Design and simulation of a DC electric vehicle charging station connected to a MVDC infrastructure

Medium Voltage DC (MVDC) infrastructure serves as a platform for interconnecting renewable electric power generation, including wind and solar. Abundant loads such as industrial facilities, data centers, and electric vehicle charging stations (EVCS) can also be powered using MVDC technology. MVDC networks are expected to improve efficiency by serving as an additional layer between the transmission and distribution level voltages for which generation sources and loads could directly connect with smaller rated power conversion equipment. This paper investigates an EVCS powered by a MVDC bus. A bidirectional DC-DC converter with appropriate controls serves as the interface between the EVCS and MVDC bus. Two scenarios are investigated for testing and comparing EVCS operation: 1) EVCS power supplied by the interconnected MVDC model and 2) EVCS power supplied by an equivalent voltage source. Comparisons between both are discussed. The CCM/DCM buck mode operation of the bidirectional DC-DC converter is explored as well as the system isolation benefits that come with its use.

Analysis of an Offshore Medium Voltage DC Microgrid Environment - Part II: Communication Network Architecture

The microgrid is a conceptual solution proposed as a plug-and-play interface for various types of renewable generation resources and loads. The high-level technical challenges associated with microgrids include (1) operation modes and transitions that comply with IEEE1547 and (2) control architecture and communication. In Part I, the emphasis is on the design of an electrical control architecture for an offshore oil drilling platform powered by wind generation. Engineering a distributed control system having safety critical features, requiring real-time performance is challenging. In this follow-up article we introduce the communication framework for the microgrid scenario under investigation. In all communication networks, scholastic delays and performance are inherent. The only feasible approach is to put bounds on the random processes, qualitatively define the worst cases, and build the distributed control system to be resilient enough to tolerate those behaviors. This is the approach taken by this paper. We propose a communication architecture, discuss performances requirements of the sub-systems, and layout network solutions meeting those specifications.

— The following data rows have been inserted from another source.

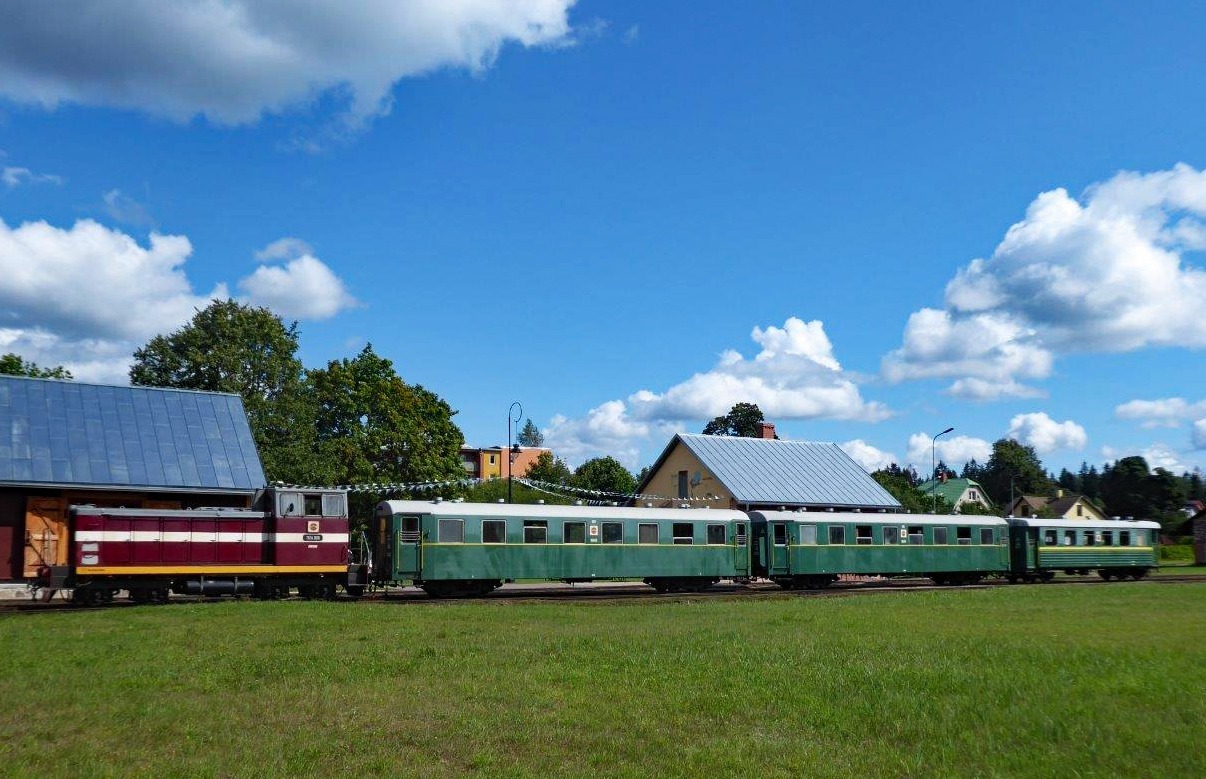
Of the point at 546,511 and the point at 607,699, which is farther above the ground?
the point at 546,511

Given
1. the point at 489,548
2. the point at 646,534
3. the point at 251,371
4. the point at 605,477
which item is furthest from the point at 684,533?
the point at 605,477

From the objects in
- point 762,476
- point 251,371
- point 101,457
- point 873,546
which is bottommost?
point 873,546

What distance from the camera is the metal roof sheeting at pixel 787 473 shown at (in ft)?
174

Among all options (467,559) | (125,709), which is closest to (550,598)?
(467,559)

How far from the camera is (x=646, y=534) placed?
113ft

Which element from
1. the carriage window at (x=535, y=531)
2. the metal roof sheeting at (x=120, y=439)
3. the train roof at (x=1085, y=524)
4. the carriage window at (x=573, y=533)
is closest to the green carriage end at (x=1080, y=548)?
the train roof at (x=1085, y=524)

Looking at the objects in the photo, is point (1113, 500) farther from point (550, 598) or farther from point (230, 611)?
point (230, 611)

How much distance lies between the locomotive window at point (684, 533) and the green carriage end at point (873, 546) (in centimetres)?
326

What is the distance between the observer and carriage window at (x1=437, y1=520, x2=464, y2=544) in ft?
99.4

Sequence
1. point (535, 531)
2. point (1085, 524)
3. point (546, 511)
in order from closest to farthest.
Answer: point (535, 531) → point (546, 511) → point (1085, 524)

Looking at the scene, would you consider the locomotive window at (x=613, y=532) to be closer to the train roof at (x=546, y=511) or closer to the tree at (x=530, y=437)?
the train roof at (x=546, y=511)

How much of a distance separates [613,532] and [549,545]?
2571 mm

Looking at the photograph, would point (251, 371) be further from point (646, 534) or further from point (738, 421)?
point (738, 421)

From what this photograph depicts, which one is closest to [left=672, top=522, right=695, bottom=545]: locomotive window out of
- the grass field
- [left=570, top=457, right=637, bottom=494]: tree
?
the grass field
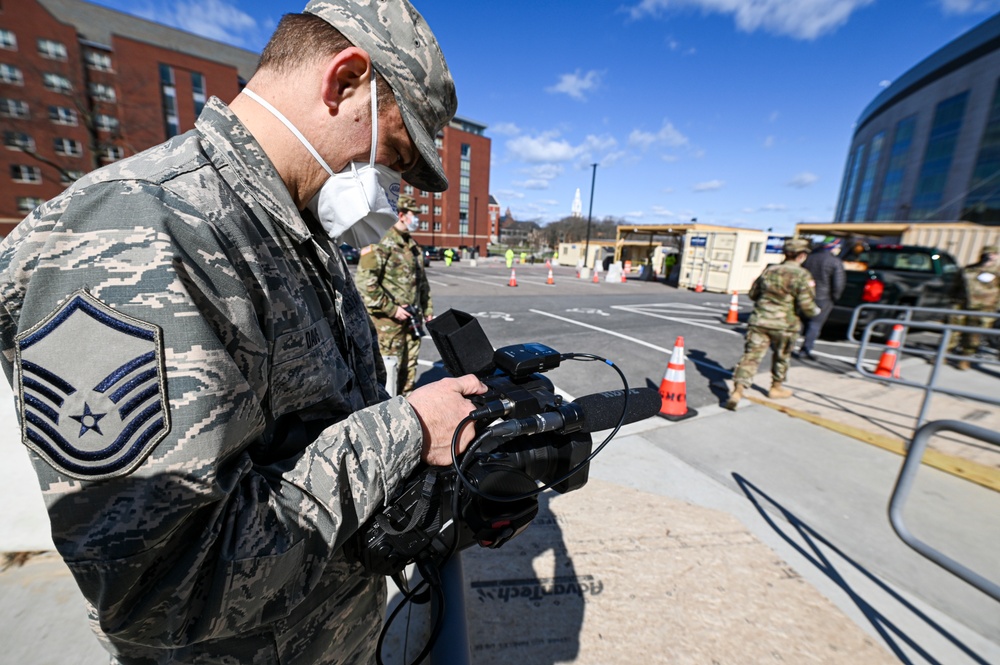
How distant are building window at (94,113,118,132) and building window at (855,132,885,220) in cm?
7832

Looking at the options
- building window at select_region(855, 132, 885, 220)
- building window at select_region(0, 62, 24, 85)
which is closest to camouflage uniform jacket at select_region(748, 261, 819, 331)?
building window at select_region(0, 62, 24, 85)

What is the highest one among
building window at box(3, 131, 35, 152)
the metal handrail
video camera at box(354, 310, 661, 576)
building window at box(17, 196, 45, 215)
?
building window at box(3, 131, 35, 152)

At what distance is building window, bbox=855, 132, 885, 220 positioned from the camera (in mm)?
52219

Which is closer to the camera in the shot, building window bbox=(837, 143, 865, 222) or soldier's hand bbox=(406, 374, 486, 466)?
soldier's hand bbox=(406, 374, 486, 466)

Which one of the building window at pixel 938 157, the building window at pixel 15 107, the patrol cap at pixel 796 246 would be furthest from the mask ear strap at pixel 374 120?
the building window at pixel 938 157

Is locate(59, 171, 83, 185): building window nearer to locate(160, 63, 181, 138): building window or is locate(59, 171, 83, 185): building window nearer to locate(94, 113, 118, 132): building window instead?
locate(94, 113, 118, 132): building window

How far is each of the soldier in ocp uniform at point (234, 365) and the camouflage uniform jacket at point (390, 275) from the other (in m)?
3.02

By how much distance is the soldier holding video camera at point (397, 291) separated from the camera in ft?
13.8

Analysis of an offshore medium voltage DC microgrid environment — Part I: Power sharing controller design

The AC microgrid is proposed as a plug-and-play interface for various types of renewable generation resources. The fundamental microgrid requirements include the capability of operating in islanding mode and/or grid connected modes. The high-level technical challenges associated with microgrids include (1) operation modes and transitions that comply with IEEE1547 and (2) control architecture and communication. Proposed control layers and respective functions have been defined in the microgrid literature. These layers include the primary, secondary and tertiary control. In this work, the focus is on the design of a power management secondary control for an offshore DC microgrid serving induction motor drives. The power is managed through a secondary controller to adjust the power delivered through bidirectional DC/DC converters, which intertie with the inverters connected to the machine loads. Simulations in Matlab/Simulink demonstrate the system performance under a mechanical torque step change for one motor drive unit with other conditions fixed. Part I of the concept emphasizes the electrical layout and part II, a communication layout of the offshore platform is described.